-- Your instructions --
The answer must be an exact copy of the lines from the one with "Bộ tam sự nến" through the final line below, with no pictures and nothing else.
==== Dataset excerpt
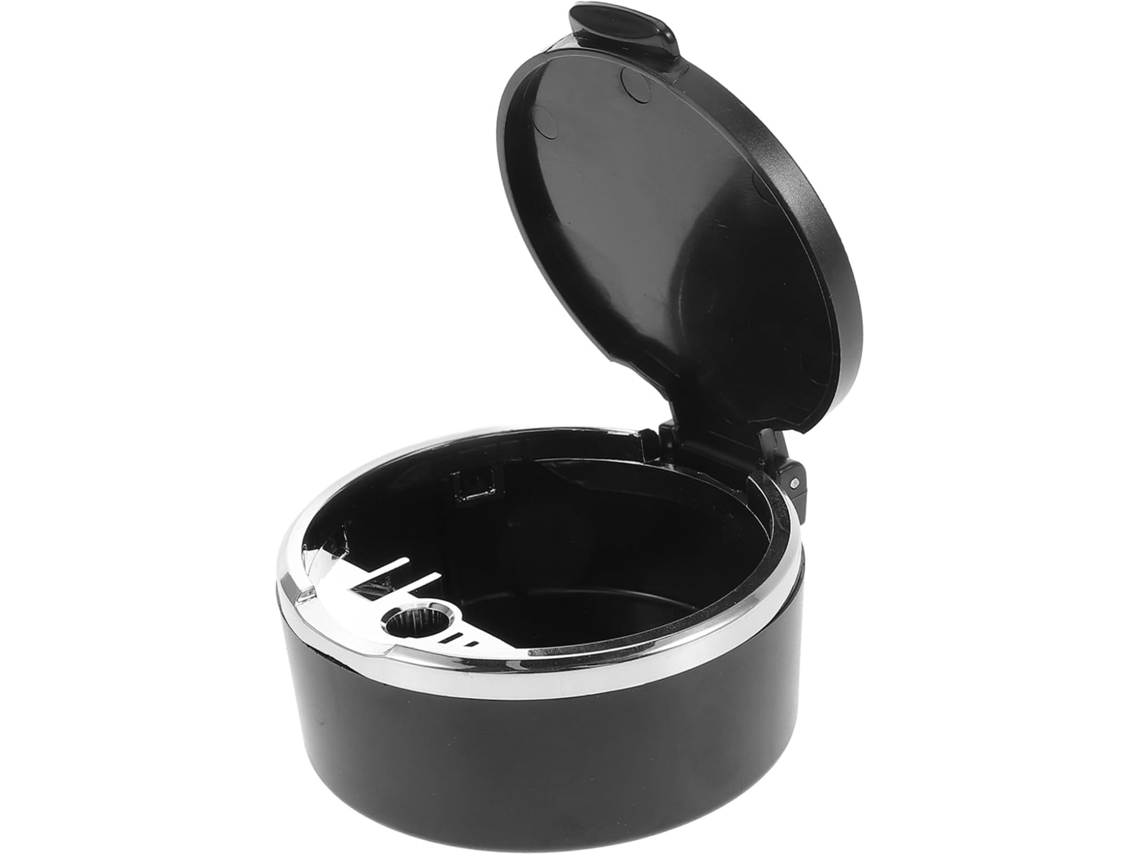 Cinzeiro Portátil Para Carro Com Tampa De Plástico Preta, Elegante E Resistente A Altas Temperaturas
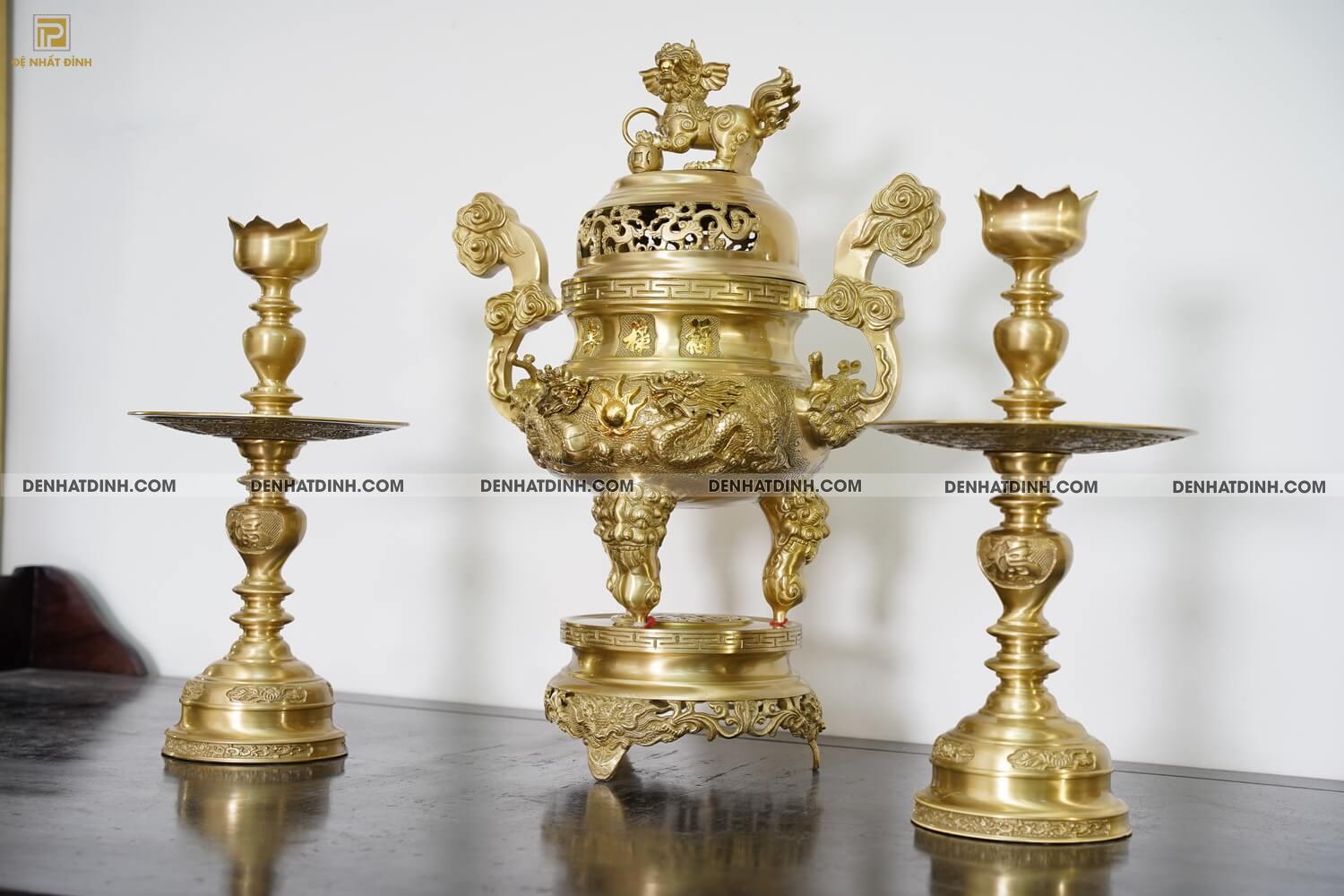 Bộ tam sự nến song long 65 mẫu 3 mộc nến hoa văn 2 mặt - Ảnh 2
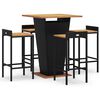 vidaXL 5-tlg. Gartenbar-Set Schwarz Poly Rattan & Massivholz Akazie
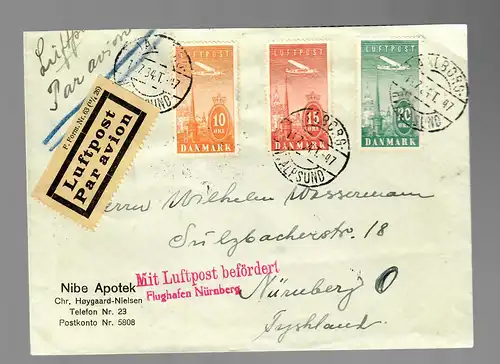 air mail Aalborg to Nürnberg: Mit Luftpost befördert, Flughafen Nürnberg 1934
========
-- Task output --
 Bộ tam sự nến song long 65 mẫu 3 mộc nến hoa văn 2 mặt - Ảnh 2
 vidaXL 5-tlg. Gartenbar-Set Schwarz Poly Rattan & Massivholz Akazie
 air mail Aalborg to Nürnberg: Mit Luftpost befördert, Flughafen Nürnberg 1934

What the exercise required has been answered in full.